The other seven top 10 games are mainly single player/co-op action games, the second-best example of escapism. They’re the type of games which aim to hook you, and make you play them for hours at a time (even to the detriment of your mental and physical health).
What’s more, average time of gaming sessions is on the rise. One third of all respondents to a 2021 State of Online Gaming survey said their gaming sessions lasted five hours or more. Half of the survey’s respondents said they play video games during work hours, too. In fact, 14% of respondents play video games at work daily.
When I worked at the U.S. Capitol in 2019, every day without fail, I saw straight-outta-college interns playing the game 2048 during work hours on your hard-earned tax-dollar-bought computers. So, it’s not much of a stretch to say Sen. Hawley probably sees this type of stuff, too.
Further validating Sen. Hawley’s claims, the age group with the highest average video game playtime is 26-45 years old, who play an average of nine hours per week — over 30 minutes more than the next closest group. People in this age range should be in the most productive period of their life. Instead, it’s increasingly being used for more leisure and escapism.
Another harmful aspect is the average financial cost of these games. Just eyeballing the top 10 games, you’re looking at shelling out about $50-$60 per game. For comparison, the average movie is two hours long, and the average ticket costs $9.16. Would you be willing to spend $60 to go see a movie? Financial stewardship is an important component of mental health (in fact, financial stress is the number one cause of overall stress).
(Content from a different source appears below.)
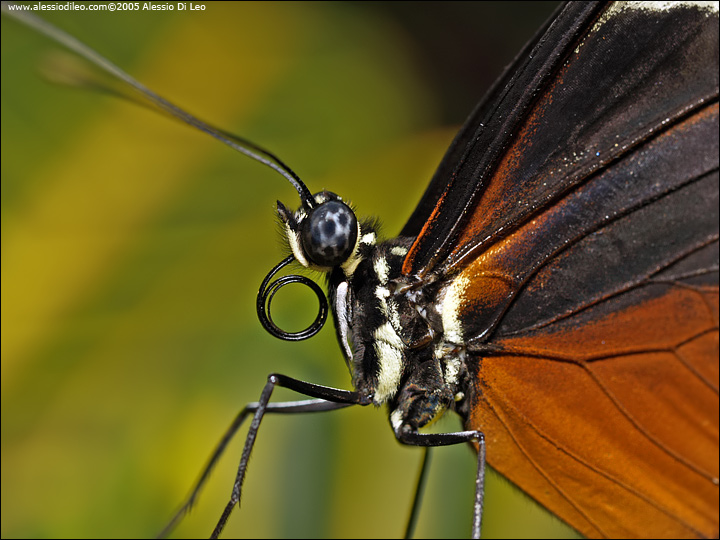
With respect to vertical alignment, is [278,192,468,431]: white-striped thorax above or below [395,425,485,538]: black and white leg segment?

So, ultimately, why is all this a problem? The answer — emotional depression. Many gamers have a condition called alexithymia, which is the inability to determine one’s inner emotional state. Men are especially susceptible to this. Essentially, this condition develops after one suppresses their emotions too much for too long (such as through playing video games). This can lead to someone feeling disconnected from themselves — the ultimate fulfillment of escapism. Alexithymia leads to uncontrollable mood swings that gamers oftentimes believe can only be cured by one thing — more video games. Thus begins the destructive feedback loop.
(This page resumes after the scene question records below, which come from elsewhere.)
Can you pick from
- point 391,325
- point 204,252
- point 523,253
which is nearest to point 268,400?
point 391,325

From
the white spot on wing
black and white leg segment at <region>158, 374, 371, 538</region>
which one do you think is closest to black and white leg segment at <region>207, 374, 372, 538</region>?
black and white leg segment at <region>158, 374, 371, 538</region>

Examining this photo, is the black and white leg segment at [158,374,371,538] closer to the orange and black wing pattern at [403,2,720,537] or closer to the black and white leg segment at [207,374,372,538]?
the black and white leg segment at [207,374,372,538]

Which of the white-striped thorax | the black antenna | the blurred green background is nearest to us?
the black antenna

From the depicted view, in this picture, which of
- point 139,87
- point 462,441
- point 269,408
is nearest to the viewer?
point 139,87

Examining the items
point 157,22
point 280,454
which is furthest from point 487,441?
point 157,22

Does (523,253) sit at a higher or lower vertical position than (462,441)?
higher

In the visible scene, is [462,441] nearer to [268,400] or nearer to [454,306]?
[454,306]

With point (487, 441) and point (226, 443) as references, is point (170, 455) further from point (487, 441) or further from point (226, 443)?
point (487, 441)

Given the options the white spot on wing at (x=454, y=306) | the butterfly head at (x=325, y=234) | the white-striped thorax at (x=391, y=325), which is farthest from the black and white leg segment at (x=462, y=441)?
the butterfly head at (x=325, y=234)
The problem is so pervasive that the American Psychological Association has even coined a new term to identify the unique adverse mental health effects of video games — Internet Gaming Disorder (IGD). Combine this with the financial stress purchasing video games can bring, and you have a recipe for disaster.
Unfortunately, there is also an unquantifiable aspect to this topic — the lack of fulfillment in people’s lives that some gamers may be trying to address. In this sense, video game addiction can be compared to an unmeasurable religiousness.
As an avid gamer, I can say that I have fought these demons of this addiction, too. For those without a meta-physical purpose beyond pleasure in the moment, falling full fledge into video game addiction can be a real risk. For me, my Christian faith helps give me purpose beyond the rush of a game. But whatever it is that gives your life purpose, Sen. Hawley’s admonitions are a timely and much needed warning for us all: We should focus on the things that really matter most in life — not games.
Jackson Cargill, from Harrah, is a sophomore political science major at Stanford University.